Set exercise 1:
Answer these questions from the album description, one per line:
(a) In which city was the album recorded?
(b) Which song did Eugene Wright select?
(c) What was the Columbia catalog number of the stereo release?
## start Source excerpt
Gone with the Wind is a jazz album released by The Dave Brubeck Quartet in 1959 on Columbia CL 1347 (monophonic) and CS 8156 (stereo).

The origin of the album came out of the Quartet's desire to create an album of original music using unusual meters they discovered abroad such as in traditional Turkish folk music, a project which became Time Out. However, the label executives insisted that the band first create a more conventional album to cover the risk of their preferred concept.

The album was recorded in Los Angeles, California on April 22 and 23, 1959. It is a concept album paying tribute to the State of Georgia and to the American South more generally. For this album, the quartet members picked personal favorites.  Eugene Wright selected "Ol' Man River". "Short'nin Bread" was a pick of Joe Morello.  Favored by Paul Desmond were "Lonesome Road" and "Basin Street" with Dave Brubeck choosing "Georgia on my Mind" along with "Swanee River".  The album has received such reviews as "All... you would expect from Dave Brubeck", the "most swinging" album recorded up to that point, and as one of the "classic" Dave Brubeck Quartet lineup's lesser efforts. By contrast, Time Out was highly successful and eventually hailed as a landmark achievement in the genre.
## end Source excerpt
Set exercise 2:
Rewrite the records from the line with "What spatial distance" through the end of the records, replacing "green blurred background" with "green blurry backdrop" and leaving everything else unchanged.
## start Provided data
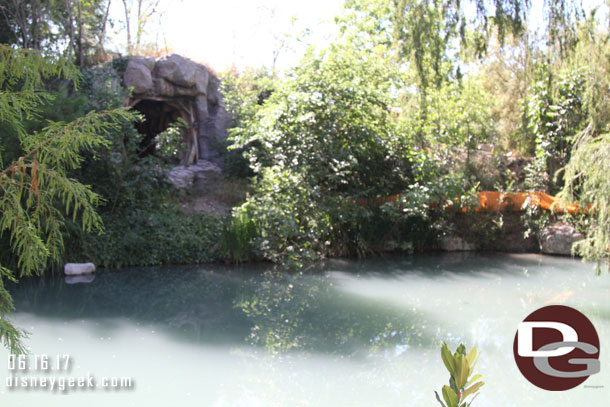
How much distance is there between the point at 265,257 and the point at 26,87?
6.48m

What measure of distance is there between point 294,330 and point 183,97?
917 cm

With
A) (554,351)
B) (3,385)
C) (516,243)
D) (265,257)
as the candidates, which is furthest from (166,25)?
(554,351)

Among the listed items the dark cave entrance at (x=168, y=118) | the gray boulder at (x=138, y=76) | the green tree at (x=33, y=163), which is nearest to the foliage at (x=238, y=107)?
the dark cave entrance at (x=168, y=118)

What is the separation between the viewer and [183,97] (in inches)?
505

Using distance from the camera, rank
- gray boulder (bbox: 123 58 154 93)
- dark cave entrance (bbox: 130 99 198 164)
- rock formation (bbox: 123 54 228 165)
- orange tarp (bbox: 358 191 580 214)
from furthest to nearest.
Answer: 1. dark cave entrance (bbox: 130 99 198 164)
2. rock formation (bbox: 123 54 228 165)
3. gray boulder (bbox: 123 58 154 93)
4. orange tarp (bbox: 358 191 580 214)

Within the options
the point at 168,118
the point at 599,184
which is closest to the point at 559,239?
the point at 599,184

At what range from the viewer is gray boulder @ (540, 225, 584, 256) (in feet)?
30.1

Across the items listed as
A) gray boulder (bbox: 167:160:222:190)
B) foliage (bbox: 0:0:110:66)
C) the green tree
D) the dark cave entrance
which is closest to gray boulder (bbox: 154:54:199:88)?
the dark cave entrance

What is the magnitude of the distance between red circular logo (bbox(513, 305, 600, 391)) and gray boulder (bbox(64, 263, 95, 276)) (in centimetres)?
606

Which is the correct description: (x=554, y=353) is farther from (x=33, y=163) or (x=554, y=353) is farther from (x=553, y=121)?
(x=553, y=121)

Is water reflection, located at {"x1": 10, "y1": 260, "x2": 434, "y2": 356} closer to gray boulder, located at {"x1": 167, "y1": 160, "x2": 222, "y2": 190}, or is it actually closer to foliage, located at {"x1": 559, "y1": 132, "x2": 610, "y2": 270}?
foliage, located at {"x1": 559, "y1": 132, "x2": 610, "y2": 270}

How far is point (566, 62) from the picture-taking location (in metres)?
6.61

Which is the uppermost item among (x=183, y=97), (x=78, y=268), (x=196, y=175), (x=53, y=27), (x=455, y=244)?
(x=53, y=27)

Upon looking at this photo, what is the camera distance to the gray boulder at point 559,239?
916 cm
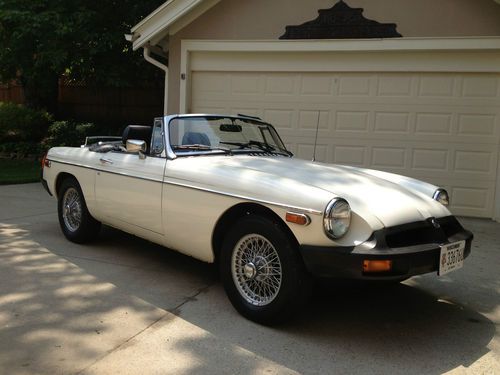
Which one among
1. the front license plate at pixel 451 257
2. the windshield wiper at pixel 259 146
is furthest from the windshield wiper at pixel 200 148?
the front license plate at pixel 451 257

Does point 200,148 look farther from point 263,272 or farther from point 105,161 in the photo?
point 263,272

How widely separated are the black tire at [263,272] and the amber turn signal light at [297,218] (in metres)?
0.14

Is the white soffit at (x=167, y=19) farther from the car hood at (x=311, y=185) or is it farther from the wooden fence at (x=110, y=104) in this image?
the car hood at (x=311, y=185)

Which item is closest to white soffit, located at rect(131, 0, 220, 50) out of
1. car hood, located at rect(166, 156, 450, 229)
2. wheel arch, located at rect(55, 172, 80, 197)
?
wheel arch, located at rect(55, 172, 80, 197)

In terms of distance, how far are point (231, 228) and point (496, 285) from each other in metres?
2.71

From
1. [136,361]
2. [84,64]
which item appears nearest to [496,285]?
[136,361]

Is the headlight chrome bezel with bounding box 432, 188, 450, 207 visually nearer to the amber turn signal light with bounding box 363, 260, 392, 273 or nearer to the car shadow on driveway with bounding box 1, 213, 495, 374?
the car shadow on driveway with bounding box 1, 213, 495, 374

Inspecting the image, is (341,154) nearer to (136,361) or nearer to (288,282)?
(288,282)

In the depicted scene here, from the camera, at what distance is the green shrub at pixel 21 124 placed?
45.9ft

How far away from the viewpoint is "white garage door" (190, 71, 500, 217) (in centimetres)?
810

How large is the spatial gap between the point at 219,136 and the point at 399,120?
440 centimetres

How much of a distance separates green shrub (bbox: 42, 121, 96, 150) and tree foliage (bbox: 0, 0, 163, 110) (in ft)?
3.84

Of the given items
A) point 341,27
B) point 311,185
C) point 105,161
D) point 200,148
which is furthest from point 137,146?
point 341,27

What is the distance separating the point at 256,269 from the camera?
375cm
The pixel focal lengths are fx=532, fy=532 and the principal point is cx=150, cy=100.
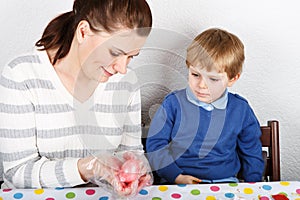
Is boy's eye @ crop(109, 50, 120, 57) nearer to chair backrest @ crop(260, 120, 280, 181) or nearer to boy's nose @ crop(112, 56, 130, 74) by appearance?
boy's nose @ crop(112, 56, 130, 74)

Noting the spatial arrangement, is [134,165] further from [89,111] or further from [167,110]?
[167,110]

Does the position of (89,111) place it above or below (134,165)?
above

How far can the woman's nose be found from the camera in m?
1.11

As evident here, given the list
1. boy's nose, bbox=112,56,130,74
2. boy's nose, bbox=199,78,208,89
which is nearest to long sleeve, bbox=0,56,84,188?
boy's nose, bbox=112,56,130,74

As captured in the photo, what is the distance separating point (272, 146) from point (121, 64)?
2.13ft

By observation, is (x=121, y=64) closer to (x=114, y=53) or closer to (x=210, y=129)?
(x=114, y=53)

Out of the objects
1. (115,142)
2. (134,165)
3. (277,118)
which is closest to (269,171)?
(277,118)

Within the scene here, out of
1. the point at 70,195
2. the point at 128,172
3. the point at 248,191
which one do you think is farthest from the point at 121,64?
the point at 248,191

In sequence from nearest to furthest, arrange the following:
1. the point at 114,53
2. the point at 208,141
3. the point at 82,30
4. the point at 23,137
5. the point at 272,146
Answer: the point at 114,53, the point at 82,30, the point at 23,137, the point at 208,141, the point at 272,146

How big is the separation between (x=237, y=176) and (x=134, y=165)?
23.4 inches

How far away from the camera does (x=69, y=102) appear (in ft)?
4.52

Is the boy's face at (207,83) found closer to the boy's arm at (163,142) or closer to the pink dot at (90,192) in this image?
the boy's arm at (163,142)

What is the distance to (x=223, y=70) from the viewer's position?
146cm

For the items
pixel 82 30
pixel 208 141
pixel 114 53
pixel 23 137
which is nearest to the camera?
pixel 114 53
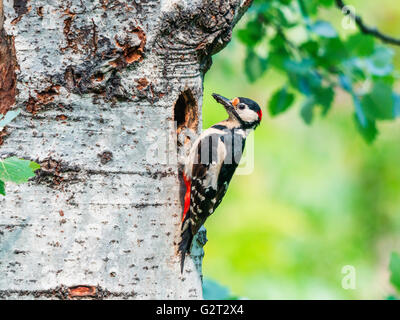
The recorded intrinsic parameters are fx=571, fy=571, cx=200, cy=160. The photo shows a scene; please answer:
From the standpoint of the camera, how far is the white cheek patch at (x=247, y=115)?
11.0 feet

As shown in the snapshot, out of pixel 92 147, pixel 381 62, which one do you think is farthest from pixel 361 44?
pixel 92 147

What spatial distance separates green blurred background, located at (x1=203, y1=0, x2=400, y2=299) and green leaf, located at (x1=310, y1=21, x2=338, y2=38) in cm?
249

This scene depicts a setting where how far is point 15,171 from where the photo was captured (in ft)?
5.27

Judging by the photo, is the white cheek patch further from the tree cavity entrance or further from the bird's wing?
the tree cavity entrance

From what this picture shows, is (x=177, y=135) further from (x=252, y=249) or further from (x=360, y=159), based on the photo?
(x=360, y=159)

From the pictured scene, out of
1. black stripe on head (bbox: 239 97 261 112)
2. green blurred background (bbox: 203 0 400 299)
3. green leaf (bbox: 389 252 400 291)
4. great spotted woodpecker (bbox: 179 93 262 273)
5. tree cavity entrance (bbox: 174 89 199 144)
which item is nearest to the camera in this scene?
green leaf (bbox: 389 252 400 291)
## end Provided data
Finished answer 1:
(a) Los Angeles, California
(b) "Ol' Man River"
(c) CS 8156

Finished answer 2:
What spatial distance separates green blurry backdrop, located at (x1=203, y1=0, x2=400, y2=299) and green leaf, located at (x1=310, y1=21, x2=338, y2=38) in cm?
249

This scene depicts a setting where how far is point 15,171 from where the photo was captured (in ft)?
5.27

Judging by the photo, is the white cheek patch further from the tree cavity entrance or further from the bird's wing?
the tree cavity entrance

From what this picture shows, is (x=177, y=135) further from (x=252, y=249) or further from (x=360, y=159), based on the photo?
(x=360, y=159)

From the pictured scene, out of
1. black stripe on head (bbox: 239 97 261 112)
2. green blurry backdrop (bbox: 203 0 400 299)
3. green leaf (bbox: 389 252 400 291)
4. great spotted woodpecker (bbox: 179 93 262 273)
5. tree cavity entrance (bbox: 174 89 199 144)
which item is nearest to the camera in this scene?
green leaf (bbox: 389 252 400 291)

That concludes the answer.